L’analyste prévient qu’une situation à peu près similaire pourrait se dessiner si jamais la 2e récolte de maïs est retardée en Amérique du Sud à cause de la sécheresse. Il faudra voir également si la demande d’éthanol, mise à mal par le confinement, reprend. Aux dernières nouvelles, la demande chinoise pour le maïs montrait des signes de se renforcer avec des exportations américaines record vers la Chine.
Quant au blé, les principaux joueurs ont livré dans la dernière année une production respectable. L’Australie et en voie d’obtenir sa meilleure récolte depuis des années. Elle devrait être le double de celle de 2019-2020. Des restrictions quant aux exportations de blé russe, qui est la première source pour l’exportation de la céréale, pourraient créer des perturbations sur le marché.
En somme, les producteurs devront garder en tête plusieurs éléments vis-à-vis des marchés cette année. L’incertitude causée par la COVID-19 demeure élevée. Par ailleurs, l’offre et la demande demeurent serrées aux États-Unis avec des risques de pénurie. Si on ajoute une demande chinoise très forte et des restrictions aux exportations, il en résulte un marché haussier volatile. Pour en revenir sur les prévisions sur les prix, M.Yelda voit donc une tendance à la hausse, tout en prévenant toutefois « d’être obnubilé par un prix ».
Et le marché local?
Bien que meilleure que 2019, la production en 2020 n’a pas été à la hauteur des espérances avec un rendement bon pour le soya, médiocre pour le maïs et catastrophique pour les petites céréales, résume l’analyste des producteurs de grains, en se basant sur les chiffres de Statistique Canada. Le maïs a été sauvé par une qualité jugée bonne. Les prix moyens payés aux producteurs ne sont pas aussi élevés qu’ils auraient pu être puisque plusieurs ont vendu au moment des récoltes, avant la hausse des marchés.
Pour l’avenir, M.Yelda avance que le Québec devra se positionner en offrant un avantage distinctif. La province est un petit joueur au niveau mondial et la tendance devrait se renforcer avec le Brésil qui ne cesse d’augmenter ses superficies de production en déboisant. La Russie et l’Ukraine, qui entament à peine une hausse de leurs rendements, joueront aussi un rôle plus grand. Et les États-Unis augmentent d’année en année leur rendements, autant pour le maïs que le soya.
À ce titre, la meilleure voie à suivre serait d’offrir des produits de plus grande qualité, sans OGM, bio et plus encore. La traçabilité, comme cela se fait de plus en plus en Europe, est une autre possibilité.
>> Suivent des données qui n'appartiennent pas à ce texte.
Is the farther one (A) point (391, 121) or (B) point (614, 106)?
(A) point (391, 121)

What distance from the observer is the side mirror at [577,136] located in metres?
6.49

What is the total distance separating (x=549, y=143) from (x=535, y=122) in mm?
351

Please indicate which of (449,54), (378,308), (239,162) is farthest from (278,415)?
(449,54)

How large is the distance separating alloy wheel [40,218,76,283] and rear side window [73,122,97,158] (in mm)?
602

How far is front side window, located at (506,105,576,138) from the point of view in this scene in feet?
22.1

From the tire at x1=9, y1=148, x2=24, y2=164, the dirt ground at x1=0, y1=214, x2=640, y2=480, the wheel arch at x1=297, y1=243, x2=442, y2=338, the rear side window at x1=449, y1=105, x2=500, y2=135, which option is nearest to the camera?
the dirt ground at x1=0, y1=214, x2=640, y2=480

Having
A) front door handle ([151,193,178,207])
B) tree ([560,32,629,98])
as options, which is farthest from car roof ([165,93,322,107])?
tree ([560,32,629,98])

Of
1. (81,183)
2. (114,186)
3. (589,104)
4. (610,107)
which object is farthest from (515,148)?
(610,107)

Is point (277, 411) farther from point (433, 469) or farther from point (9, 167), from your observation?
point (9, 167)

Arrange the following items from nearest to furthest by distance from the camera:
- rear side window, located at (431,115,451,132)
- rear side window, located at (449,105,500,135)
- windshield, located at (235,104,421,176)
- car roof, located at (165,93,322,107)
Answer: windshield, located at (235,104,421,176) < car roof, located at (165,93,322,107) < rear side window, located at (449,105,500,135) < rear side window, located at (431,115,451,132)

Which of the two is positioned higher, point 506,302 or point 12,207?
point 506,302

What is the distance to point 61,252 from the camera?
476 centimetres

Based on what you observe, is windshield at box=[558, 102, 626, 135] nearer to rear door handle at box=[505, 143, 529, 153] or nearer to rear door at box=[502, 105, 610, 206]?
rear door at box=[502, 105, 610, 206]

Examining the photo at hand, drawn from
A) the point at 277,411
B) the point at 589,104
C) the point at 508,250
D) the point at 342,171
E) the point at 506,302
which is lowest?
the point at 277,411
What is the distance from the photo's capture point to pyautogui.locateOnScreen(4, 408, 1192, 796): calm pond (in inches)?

Un constat s’impose toutefois, le Québec n’a pas connu d’avancée fulgurante dans les dernières années quant à sa production. Le rendement du soya et du blé stagnent et celui du maïs est en baisse. Il se produit de plus en plus de soya au détriment des petites céréales, surtout pour l’orge qui dégringole.
Interrogé sur la place des petites céréales au Québec, M.Yelda répond qu’elles ont encore un rôle à jouer, ne serait-ce que pour la rotation des cultures. Leur avenir repose peut-être dans la recherche d’une plus value en produisant pour un produit de niche, comme l’orge brassicole, et en se démarquant. « Il faut trouver pourquoi le rendement ne monte pas : est-ce le climat, les variétés? Je ne sais pas, je ne suis pas agronome, mais c’est une question qu’il faut se poser. »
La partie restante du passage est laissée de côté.